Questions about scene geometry
++++

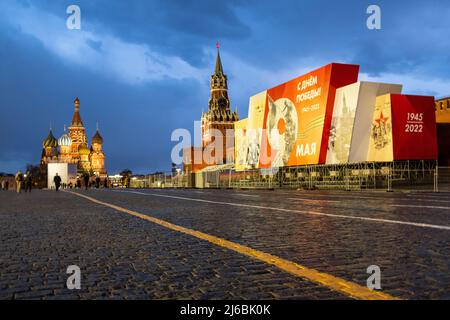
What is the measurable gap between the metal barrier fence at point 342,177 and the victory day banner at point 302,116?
43.9 inches

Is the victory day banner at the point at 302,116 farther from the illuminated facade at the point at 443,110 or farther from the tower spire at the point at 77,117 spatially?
the tower spire at the point at 77,117

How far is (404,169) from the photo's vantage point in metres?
35.2

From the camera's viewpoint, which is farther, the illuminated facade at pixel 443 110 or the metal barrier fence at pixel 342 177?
the illuminated facade at pixel 443 110

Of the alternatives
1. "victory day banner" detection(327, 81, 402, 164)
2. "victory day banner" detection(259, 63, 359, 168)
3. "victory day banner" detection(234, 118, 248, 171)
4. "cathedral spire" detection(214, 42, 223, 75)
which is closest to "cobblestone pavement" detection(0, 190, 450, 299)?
"victory day banner" detection(327, 81, 402, 164)

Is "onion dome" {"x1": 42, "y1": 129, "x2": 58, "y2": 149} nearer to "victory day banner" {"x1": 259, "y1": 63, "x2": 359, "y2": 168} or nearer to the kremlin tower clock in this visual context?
the kremlin tower clock

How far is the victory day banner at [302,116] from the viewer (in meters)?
36.4

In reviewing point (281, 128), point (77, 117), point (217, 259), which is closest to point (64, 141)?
point (77, 117)

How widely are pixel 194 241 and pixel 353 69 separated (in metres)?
33.9

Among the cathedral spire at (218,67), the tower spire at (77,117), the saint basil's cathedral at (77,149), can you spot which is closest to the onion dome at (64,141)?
the saint basil's cathedral at (77,149)

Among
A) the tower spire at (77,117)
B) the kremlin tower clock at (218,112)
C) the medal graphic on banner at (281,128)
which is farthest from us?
the tower spire at (77,117)
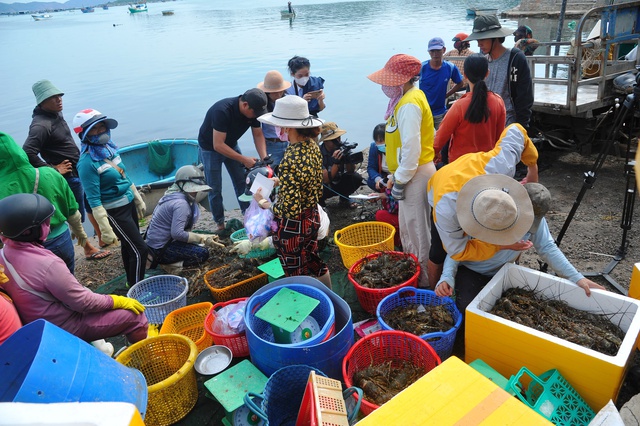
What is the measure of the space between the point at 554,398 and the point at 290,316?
1.44m

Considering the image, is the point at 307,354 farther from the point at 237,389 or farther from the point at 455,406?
the point at 455,406

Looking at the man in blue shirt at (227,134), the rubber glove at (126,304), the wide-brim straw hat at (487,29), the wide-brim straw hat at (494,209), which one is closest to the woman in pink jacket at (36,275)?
the rubber glove at (126,304)

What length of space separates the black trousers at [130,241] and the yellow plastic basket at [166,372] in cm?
139

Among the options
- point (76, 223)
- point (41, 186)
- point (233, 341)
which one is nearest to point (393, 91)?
point (233, 341)

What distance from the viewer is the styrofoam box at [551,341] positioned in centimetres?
197

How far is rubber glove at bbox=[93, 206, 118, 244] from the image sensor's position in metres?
3.64

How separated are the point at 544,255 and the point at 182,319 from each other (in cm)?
268

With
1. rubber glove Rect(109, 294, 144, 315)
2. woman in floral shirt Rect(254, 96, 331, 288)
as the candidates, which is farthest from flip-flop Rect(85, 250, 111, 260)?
woman in floral shirt Rect(254, 96, 331, 288)

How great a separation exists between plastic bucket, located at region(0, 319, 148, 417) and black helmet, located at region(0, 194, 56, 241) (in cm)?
75

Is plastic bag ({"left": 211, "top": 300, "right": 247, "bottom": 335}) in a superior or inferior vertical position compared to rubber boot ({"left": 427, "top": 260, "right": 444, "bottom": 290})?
inferior

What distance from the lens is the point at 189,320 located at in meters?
→ 3.28

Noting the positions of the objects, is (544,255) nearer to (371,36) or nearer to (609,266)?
(609,266)

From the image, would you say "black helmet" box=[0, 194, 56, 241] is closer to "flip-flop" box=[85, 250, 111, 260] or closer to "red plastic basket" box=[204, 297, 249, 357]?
"red plastic basket" box=[204, 297, 249, 357]

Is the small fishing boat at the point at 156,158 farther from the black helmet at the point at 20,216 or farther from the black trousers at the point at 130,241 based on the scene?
the black helmet at the point at 20,216
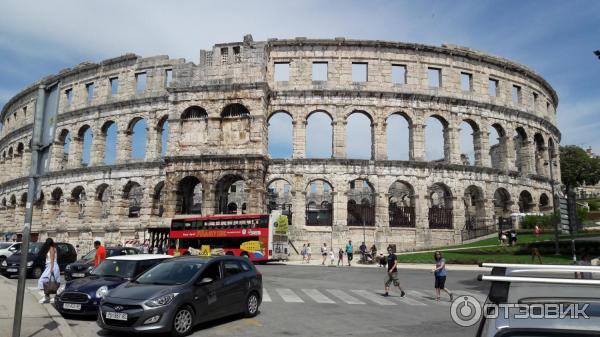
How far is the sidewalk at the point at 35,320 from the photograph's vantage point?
784cm

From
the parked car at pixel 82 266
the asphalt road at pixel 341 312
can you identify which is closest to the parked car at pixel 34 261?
the asphalt road at pixel 341 312

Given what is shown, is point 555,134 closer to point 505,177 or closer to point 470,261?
point 505,177

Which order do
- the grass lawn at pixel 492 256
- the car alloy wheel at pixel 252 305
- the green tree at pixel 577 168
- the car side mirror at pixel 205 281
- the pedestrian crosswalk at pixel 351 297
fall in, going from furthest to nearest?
the green tree at pixel 577 168 < the grass lawn at pixel 492 256 < the pedestrian crosswalk at pixel 351 297 < the car alloy wheel at pixel 252 305 < the car side mirror at pixel 205 281

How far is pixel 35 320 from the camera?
8867mm

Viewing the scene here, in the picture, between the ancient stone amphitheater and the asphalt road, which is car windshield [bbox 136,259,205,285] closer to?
the asphalt road

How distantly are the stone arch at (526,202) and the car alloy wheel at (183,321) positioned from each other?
3805cm

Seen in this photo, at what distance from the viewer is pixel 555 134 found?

++++

- What is needed -
Rename "stone arch" to "masonry arch" in the material from the line containing "Given what is" through the end, both ends included, and give those lines again with everything else unchanged.

- Reply -
Given what is shown, is point 555,134 closer to point 505,177 or closer to point 470,261?
point 505,177

Which order do
- the grass lawn at pixel 492 256
- the car alloy wheel at pixel 252 305
- the green tree at pixel 577 168
- the car side mirror at pixel 205 281
- the pedestrian crosswalk at pixel 351 297
fall in, going from furthest to nearest?
the green tree at pixel 577 168 < the grass lawn at pixel 492 256 < the pedestrian crosswalk at pixel 351 297 < the car alloy wheel at pixel 252 305 < the car side mirror at pixel 205 281

How far is pixel 35 320 from the camera?
8867mm

Viewing the scene here, in the picture, between the ancient stone amphitheater and the asphalt road, which is car windshield [bbox 136,259,205,285] closer to?
the asphalt road

How distantly are the masonry arch at (526,202) and the car alloy wheel at (183,321) positioned from each other?
3805cm

Seen in this photo, at what distance from the viewer is pixel 555 134 found?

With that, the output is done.